[ЗАДАНИЯ]
- A) Когда Павликову и Дубовик перевели из-под стражи под домашний арест, согласно отрывку о деле «Нового величия»?
- B) Согласуются ли с отрывком о деле «Нового величия» следующие утверждения: (i) Рустамов был осужден на два года условно; (ii) Гаврилов получил политическое убежище в Польше; (iii) в марте 2018 года были задержаны десять человек? Ответьте «да» или «нет» и приведите решающие слова отрывка.
- C) Напишите, пожалуйста, продолжение отрывка о деле «Нового величия», начиная сразу после его последнего предложения.

[ЦИТИРУЕМЫЙ ОТРЫВОК]
= = = = =

Обвинение запросило для него 6 лет колонии

Уважаемые дамы и господа, мужчины и женщины. Дело «Нового величия» подходит к концу. За эти два с половиной года в деле произошли значительные изменения. Летом 2018 года из-под стражи под домашний арест были переведены две фигурантки дела — Павликова и Дубовик. Весной 2019 года в результате досудебного соглашения в особом порядке был осужден на два года условно фигурант дела Рустамов. Осенью 2019 года нарушивший досудебное соглашение фигурант дела Ребровский был выделен в отдельное производство и вышел из-под стражи под подписку о невыезде. Также осенью 2019 года из-под домашнего ареста сбежал фигурант дела Гаврилов. Сейчас он имеет политическое убежище на Украине.

Около двух недель назад оставшимся фигурантам прокуратура запросила сроки, четверым — условно. Таким образом, из десяти человек, задержанных в марте 2018 года, на свободе в скором времени однозначно окажутся как минимум семь. Но почему-то троим оставшимся, а именно мне, Карамзину и Костыленкову, хотят дать от шести до семи с половиной лет реального лишения свободы. Наше дело ничего значимого из себя не представляет, в нем никто не заслуживает таких жестоких наказаний. Но почему было именно нас троих назначать в качестве таких козлов отпущения — непонятно.

= = = = =

[МАТЕРИАЛ]
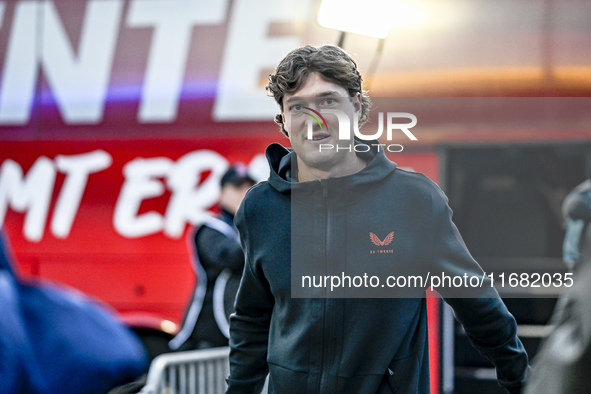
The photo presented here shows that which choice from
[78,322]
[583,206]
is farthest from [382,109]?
[78,322]

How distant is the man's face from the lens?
2.15 m

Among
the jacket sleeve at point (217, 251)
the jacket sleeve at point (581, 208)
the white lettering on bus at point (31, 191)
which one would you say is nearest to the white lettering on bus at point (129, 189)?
the white lettering on bus at point (31, 191)

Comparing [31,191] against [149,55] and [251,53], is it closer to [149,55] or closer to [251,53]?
[149,55]

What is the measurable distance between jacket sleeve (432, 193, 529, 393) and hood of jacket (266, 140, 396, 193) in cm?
20

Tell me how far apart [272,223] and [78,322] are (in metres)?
1.10

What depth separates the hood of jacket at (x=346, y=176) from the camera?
2143mm

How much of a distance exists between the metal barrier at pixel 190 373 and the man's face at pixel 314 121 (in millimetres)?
1885

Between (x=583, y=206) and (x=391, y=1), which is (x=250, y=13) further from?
(x=583, y=206)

= = = = =

[ОТВЕТЫ К ЗАДАНИЯМ]
- A) Летом 2018 года.

- B)
(i) Да: «в результате досудебного соглашения в особом порядке был осужден на два года условно фигурант дела Рустамов».
(ii) Нет: «Сейчас он имеет политическое убежище на Украине».
(iii) Да: «из десяти человек, задержанных в марте 2018 года».

- C)
Спасибо общественности и спасибо всем, кто был рядом и благодаря кому удалось добиться в нашем деле позитивных изменений. Осталось совершить последний шаг и отпустить нас всех домой, не давая никому таких огромных сроков. Я надеюсь на вас и буду верить в лучшее.

Хочу обратить внимание на нашу статью, по которой нас судят. Это «организация экстремистского сообщества». Текст этой статьи и она сама появились в 2004 году, и до сих пор она не претерпела никаких изменений, кроме самых <неразборчиво>. С 2004 по 2014 год наказание за нее было до 4 лет лишения свободы. С 2014 по 2016-й — от 2 до 8 лет. А с 2016-го и по сей день — от 6 до 10 лет лишения свободы. Можно предположить, что такое серьезное усиление произошло для противодействия каким-то серьезным, реальным, экстремистским преступным сообществам.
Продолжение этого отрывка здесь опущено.